When new drivers start at Pyle, Dannecker said they spend nearly a week in the classroom even if they’re already experienced. They spend time discussing the company and their roles within the company, what their expectations are, and how to properly perform pre- and post-trips.
“The expectation is a professional driver with experience knows how to do that, and they may,” Dannecker explained. “But we just want to ensure they’re set up for success and we show them how to do it. They also go out in the truck with another driver typically for 2-5 days and learn how to work with our communication systems so that they’re not distracting when they’re driving.”
Pyle noted it also trains drivers on progressive shifting, which could help reduce overall fuel costs. Though the majority of the fleet’s trucks going forward will be spec’d with automated manual transmissions (AMTs), the company still relies on many of its trucks that are equipped with manual transmissions, Dannecker explained. He added that Pyle also incorporates a defensive driving program to train its drivers.
“When we do that and we teach the shifting pattern, we’re teaching the drivers to manage the space around their vehicle and drive very smoothly,” Dannecker stressed. “The benefits of that are improved fuel mileage and less wear and tear on the vehicle, which makes our shop more efficient, and the drivers take pride in what they’re doing.”
Spec’ing for safety
When it comes to implementing safety technologies, Pyle is now spec’ing its trucks with collision mitigation systems that detect hard-braking events. So if there is a hard-brake event – if a vehicle slows down quickly, 9 miles per hour or more in a second – the system will trigger a recording for 7-9 seconds before and after the event. The system will also detect if a driver changes lanes without signaling or if the truck veers suddenly. Dannecker added that most of the fleet’s trucks are equipped with anti-rollover technology and anti-jackknife technology that sends messages and a forward-looking camera view back to management.
As he mentioned before, Pyle is also spec’ing equipment with AMTs, which Dannecker said saves fuel over time and puts less wear and tear on the driver. With AMTs, drivers aren’t pushing the clutch pedal, which can lead to knee injuries over time, he stressed.
Drivers also could be susceptible to injuries when they’re dropping a trailer and they have to reach underneath the trailer at the fifth wheel and pull out a lever to disengage the fifth wheel from the trailer pin. That awkward reach could lead to rotator cuff injuries, so Dannecker said Pyle has invested in a button on the dashboard of its tractors, which is an air-release fifth wheel in which drivers push a button and the jaws snap open.

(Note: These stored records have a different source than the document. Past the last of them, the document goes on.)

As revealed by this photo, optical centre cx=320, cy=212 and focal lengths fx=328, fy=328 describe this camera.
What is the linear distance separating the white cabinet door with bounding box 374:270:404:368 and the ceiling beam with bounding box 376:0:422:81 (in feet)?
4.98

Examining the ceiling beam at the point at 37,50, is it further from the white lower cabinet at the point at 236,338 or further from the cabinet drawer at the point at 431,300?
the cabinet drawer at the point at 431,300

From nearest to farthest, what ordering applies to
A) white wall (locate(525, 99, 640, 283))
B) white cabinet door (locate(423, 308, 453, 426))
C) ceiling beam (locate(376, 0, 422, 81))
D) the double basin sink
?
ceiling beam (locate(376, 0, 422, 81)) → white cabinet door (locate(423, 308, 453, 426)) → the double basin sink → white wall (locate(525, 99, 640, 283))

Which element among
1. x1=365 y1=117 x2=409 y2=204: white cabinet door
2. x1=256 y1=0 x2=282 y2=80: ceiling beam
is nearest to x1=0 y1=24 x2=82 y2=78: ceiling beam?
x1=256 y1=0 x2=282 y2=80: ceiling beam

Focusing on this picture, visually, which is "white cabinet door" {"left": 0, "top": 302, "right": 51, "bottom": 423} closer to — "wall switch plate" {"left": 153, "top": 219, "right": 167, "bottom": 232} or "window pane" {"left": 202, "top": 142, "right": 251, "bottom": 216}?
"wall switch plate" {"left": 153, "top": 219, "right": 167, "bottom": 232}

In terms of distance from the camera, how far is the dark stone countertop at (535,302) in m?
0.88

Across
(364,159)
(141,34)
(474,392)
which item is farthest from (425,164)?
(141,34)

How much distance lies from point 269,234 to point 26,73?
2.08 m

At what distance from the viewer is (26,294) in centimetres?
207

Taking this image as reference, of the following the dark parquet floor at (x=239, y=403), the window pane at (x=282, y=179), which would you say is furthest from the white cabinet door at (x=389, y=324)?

Drivers no longer have to reach under the trailer and risk getting dirty or tearing their rotator cuff. Since Pyle invested in those buttons, Dannecker said the company has not had a rotator cuff injury or tear.
And when it comes to making more improvements going forward, Dannecker said it isn’t just about safety. “We are trying to improve in everything all the time,” he stressed. “It’s an absolute commitment to continual improvement.”